The House magazine, a weekly journal of Parliament, asked me to write a Diary piece on a week in the Lords, and I reproduce below the copy I sent them. They made an editorial decision to delete the first paragraph when it was too late for me to object, but some readers would have been amused by the anecdote about Patrick Cormack, so here is the unexpurgated text.
They said they had checked with Lord Cormack and he couldn't remember the incident. However, I dare say the records would confirm that my final article as opera critic, appeared some 30 years ago.

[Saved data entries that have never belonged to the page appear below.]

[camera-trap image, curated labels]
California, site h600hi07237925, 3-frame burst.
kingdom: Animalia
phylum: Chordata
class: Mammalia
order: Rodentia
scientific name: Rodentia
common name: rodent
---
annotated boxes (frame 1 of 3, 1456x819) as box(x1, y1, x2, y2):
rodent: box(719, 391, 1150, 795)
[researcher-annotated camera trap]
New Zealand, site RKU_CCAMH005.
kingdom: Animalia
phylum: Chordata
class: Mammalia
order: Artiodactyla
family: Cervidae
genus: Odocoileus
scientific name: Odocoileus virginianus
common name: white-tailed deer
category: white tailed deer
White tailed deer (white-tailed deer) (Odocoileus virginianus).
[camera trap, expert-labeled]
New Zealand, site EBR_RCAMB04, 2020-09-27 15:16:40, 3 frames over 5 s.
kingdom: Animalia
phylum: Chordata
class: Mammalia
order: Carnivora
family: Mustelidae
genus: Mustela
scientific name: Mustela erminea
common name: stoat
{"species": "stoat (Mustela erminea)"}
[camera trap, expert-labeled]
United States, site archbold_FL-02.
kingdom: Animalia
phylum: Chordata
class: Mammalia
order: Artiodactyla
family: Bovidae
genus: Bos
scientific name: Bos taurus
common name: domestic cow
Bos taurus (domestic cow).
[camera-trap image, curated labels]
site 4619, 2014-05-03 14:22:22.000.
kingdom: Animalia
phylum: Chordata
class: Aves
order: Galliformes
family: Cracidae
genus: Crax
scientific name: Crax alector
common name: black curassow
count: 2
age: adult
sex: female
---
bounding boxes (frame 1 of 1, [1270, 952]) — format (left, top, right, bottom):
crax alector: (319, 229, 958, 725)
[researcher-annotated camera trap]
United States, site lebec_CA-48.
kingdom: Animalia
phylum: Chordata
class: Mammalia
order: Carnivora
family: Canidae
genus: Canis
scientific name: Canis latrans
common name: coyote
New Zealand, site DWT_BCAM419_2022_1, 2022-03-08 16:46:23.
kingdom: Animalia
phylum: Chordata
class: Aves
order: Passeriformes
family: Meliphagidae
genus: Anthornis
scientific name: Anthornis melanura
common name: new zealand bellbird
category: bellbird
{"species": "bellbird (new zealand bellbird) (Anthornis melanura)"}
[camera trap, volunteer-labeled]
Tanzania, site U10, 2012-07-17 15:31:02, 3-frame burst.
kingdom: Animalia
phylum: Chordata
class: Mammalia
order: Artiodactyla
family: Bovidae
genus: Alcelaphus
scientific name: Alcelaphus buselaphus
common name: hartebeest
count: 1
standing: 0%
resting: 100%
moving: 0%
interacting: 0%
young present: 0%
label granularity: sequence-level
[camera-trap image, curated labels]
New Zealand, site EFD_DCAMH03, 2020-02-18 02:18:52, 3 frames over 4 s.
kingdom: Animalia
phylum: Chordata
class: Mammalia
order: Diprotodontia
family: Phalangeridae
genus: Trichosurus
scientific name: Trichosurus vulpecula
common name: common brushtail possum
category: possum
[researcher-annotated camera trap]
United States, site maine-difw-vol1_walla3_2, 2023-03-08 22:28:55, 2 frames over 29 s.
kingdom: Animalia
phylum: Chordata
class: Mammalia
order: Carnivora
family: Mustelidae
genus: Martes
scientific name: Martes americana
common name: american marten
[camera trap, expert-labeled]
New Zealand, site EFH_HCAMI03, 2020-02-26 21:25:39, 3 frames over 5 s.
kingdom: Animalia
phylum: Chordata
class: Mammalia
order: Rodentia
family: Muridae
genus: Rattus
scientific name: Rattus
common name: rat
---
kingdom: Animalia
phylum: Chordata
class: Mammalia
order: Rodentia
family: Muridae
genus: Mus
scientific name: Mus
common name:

It was so exciting to be asked to write a diary for
the House Magazine, some 30 years after I last appeared in their pages. My
daughter was acting editor of the magazine at the time, and I was just settling
into a new career as the opera critic when Patrick Cormack, then Chair of the
Editorial Board, discovered this innocent piece of nepotism and I was summarily
dismissed!
The Lords is meant to be a self-regulating House,
but it does a bad job of controlling the length of questions. David Alton asked about people trafficking
recently. He took 142 words to put his supplementary, but the Minister Joyce
Anelay, Leader of the House, averaged
158 words in her first two replies.
This week again Joyce Anelay took 152 words to
answer a question, but two new Ministers beat her record with 155 and 181 words
respectively.
When Ministers so flagrantly abuse the Companion to
Standing Orders’ limit of 75 words, its not surprising that backbenchers ignore
it widely too.
I was delighted that Rob Marris MP, who drew No 1 in
the Commons ballot for Private Members’ Bills, is bringing forward the Assisted
Dying Bill, which had a thorough discussion when Charlie Falconer introduced it
in the Lords in the last Parliament.
That Bill ran out of time, but the largest ever poll on assisted dying conducted in its wake showed that 82% of public support
law change. There’s a very good chance
it will get through unscathed this time, and I look forward to serving on Dignity
in Dying’s Parliamentary Advisory Group, which meets for the first time on
Thursday.
I’m expecting to die of
myelofibrosis, a form of blood cancer, around July 2016, so it will be good to
be one of the first to have the right to an assisted death.
In the debate on the Queen’s Speech I spoke about
the growing menace of the IS – or as I prefer to call it, the Daesh, since it
isn’t a state. These terrorists now occupy huge swathes of Iraq and Syria, and are
metastasising into the rest of the Arabian peninsula, South Asia, North and
West Africa. I pointed out that the Wahhabism of Saudi Arabia is similar
to the theology of the Daesh, which in fact uses Saudi textbooks on Islam in
its schools.
The difference between
them is political rather than theological, because of the Daesh claim that its
caliph has jurisdiction over the whole of the ummah – the worldwide Muslim
communities - and its practice of killing infidels in territory under its
jurisdiction who refuse to convert to its particular version of Islam.
On Thursday last week when I asked a Question about the barbarous and inhuman punishment of 1,000 lashes on Raif Badawi, the Saudi blogger and founder of the Liberal Saudi Network, concern was expressed on all sides of the House.
Joyce Anelay, who replied, didn't say whether she agreed that it was inappropriate for a country with such laws to be a member of the UN Human Rights Council and whether the UK would try to get Saudi Arabia removed from the Council.
The second round of 50 lashes was postponed on Friday without explanation, and perhaps the weight of international opinion calling for an amnesty may prevail on this occasion. But it's the ideology that lies behind the sentence, a cancerous growth on Sunni Islam, that is the real problem.